## start WORKING DATA
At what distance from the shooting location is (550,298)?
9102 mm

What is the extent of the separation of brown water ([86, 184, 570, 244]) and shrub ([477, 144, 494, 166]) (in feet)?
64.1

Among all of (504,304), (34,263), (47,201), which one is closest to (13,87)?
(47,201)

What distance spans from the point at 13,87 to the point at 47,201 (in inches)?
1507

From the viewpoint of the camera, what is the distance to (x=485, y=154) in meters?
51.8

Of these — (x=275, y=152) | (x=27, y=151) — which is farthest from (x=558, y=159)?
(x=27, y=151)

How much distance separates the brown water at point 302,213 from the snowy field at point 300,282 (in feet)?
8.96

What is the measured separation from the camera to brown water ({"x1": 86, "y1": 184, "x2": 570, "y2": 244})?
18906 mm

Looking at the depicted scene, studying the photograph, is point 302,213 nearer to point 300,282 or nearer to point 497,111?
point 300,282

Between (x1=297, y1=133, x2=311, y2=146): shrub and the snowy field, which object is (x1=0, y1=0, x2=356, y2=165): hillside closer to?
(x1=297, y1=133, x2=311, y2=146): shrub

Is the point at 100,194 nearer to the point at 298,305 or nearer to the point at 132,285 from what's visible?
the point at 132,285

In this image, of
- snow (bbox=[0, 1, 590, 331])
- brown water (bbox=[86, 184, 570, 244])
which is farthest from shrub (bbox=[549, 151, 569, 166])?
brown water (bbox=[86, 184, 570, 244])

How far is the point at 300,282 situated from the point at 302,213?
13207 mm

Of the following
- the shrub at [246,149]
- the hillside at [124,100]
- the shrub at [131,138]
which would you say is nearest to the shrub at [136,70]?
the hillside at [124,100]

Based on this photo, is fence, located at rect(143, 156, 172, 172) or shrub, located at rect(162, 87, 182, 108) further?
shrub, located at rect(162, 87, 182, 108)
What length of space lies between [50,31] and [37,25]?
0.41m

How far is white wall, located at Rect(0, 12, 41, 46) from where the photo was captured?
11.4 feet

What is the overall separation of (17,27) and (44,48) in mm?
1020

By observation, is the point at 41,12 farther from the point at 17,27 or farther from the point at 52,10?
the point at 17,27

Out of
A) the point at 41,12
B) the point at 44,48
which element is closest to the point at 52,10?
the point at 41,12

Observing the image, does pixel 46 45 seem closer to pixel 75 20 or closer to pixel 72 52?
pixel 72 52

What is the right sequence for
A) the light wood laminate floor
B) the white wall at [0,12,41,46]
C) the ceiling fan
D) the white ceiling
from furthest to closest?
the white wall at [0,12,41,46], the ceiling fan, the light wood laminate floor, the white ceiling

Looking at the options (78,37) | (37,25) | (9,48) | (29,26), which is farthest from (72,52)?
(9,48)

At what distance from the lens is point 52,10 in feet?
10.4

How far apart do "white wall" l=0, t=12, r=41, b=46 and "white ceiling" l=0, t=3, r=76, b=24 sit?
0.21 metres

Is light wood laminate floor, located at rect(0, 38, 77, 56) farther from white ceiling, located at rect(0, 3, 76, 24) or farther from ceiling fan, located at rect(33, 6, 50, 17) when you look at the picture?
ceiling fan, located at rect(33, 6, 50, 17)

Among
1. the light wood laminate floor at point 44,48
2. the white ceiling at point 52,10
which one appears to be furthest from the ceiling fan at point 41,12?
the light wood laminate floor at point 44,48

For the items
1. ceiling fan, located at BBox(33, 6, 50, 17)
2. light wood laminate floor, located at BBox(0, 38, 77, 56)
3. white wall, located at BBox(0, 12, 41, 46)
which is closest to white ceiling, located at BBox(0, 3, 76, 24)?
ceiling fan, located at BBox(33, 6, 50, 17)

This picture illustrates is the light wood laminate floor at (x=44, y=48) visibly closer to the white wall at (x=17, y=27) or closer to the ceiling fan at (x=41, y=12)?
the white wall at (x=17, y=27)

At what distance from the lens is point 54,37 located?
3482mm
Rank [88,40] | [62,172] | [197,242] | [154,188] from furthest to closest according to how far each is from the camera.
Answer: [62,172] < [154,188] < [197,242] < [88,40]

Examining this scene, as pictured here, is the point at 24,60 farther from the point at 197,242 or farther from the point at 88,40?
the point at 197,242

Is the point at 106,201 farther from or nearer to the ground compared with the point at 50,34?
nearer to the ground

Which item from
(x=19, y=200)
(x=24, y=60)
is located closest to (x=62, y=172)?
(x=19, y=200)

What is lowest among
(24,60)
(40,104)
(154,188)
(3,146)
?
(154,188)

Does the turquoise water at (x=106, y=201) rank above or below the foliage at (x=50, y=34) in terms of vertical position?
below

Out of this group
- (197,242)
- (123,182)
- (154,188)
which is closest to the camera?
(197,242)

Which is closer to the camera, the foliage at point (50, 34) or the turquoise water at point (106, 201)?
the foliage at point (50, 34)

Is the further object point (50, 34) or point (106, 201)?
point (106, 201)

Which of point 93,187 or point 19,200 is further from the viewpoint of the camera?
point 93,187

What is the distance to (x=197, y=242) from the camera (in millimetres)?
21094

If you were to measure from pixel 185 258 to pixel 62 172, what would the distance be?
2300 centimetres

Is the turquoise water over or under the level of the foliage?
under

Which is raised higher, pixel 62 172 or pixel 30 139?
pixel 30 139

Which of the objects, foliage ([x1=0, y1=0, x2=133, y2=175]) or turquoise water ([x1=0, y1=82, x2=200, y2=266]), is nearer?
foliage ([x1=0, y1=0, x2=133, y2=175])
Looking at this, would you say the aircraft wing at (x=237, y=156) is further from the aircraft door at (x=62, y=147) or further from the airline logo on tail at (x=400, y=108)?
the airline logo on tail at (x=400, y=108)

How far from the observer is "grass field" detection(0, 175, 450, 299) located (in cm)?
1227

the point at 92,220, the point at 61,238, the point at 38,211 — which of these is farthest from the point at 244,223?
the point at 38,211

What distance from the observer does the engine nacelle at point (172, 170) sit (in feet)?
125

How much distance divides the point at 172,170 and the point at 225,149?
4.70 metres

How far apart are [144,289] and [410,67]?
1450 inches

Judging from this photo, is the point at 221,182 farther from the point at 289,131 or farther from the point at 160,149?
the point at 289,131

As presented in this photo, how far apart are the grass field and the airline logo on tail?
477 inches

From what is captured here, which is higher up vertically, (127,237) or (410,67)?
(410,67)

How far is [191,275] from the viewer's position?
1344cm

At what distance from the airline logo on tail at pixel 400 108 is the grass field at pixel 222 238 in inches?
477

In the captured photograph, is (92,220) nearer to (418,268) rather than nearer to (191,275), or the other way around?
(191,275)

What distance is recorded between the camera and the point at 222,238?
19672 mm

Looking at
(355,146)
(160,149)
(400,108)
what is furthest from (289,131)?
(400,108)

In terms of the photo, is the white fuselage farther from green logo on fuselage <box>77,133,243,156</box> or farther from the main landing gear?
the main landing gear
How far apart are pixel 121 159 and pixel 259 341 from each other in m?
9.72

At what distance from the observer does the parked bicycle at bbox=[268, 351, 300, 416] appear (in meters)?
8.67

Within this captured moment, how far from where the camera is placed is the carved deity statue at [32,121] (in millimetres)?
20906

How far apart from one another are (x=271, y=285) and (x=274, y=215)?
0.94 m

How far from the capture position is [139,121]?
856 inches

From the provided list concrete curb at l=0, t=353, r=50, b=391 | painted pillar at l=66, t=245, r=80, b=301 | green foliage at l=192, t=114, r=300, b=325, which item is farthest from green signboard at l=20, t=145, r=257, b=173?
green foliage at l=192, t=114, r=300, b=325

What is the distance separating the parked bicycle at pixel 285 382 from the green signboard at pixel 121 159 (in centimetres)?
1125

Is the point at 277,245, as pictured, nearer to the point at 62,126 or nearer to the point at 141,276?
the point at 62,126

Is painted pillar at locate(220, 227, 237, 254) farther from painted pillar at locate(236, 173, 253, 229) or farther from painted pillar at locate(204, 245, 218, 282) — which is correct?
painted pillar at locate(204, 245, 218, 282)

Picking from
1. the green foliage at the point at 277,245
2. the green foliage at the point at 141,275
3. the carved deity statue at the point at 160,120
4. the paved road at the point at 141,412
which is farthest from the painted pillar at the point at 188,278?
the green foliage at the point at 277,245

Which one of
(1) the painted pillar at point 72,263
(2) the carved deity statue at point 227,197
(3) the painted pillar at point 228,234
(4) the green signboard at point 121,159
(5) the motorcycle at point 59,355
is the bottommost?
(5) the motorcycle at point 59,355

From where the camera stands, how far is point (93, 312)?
## end WORKING DATA
Reproduce the lines of the entries above exactly, but only from the line containing "Is painted pillar" through the final line.

Is painted pillar at locate(220, 227, 237, 254) farther from painted pillar at locate(236, 173, 253, 229) or farther from painted pillar at locate(204, 245, 218, 282) — which is correct?
painted pillar at locate(204, 245, 218, 282)

Picking from
1. the green foliage at the point at 277,245
2. the green foliage at the point at 141,275
3. the carved deity statue at the point at 160,120
4. the paved road at the point at 141,412
which is farthest from the painted pillar at the point at 188,278?
the green foliage at the point at 277,245

Which one of
(1) the painted pillar at point 72,263
(2) the carved deity statue at point 227,197
(3) the painted pillar at point 228,234
(4) the green signboard at point 121,159
(5) the motorcycle at point 59,355
is the bottommost?
(5) the motorcycle at point 59,355

From where the camera stands, how far is point (93, 312)?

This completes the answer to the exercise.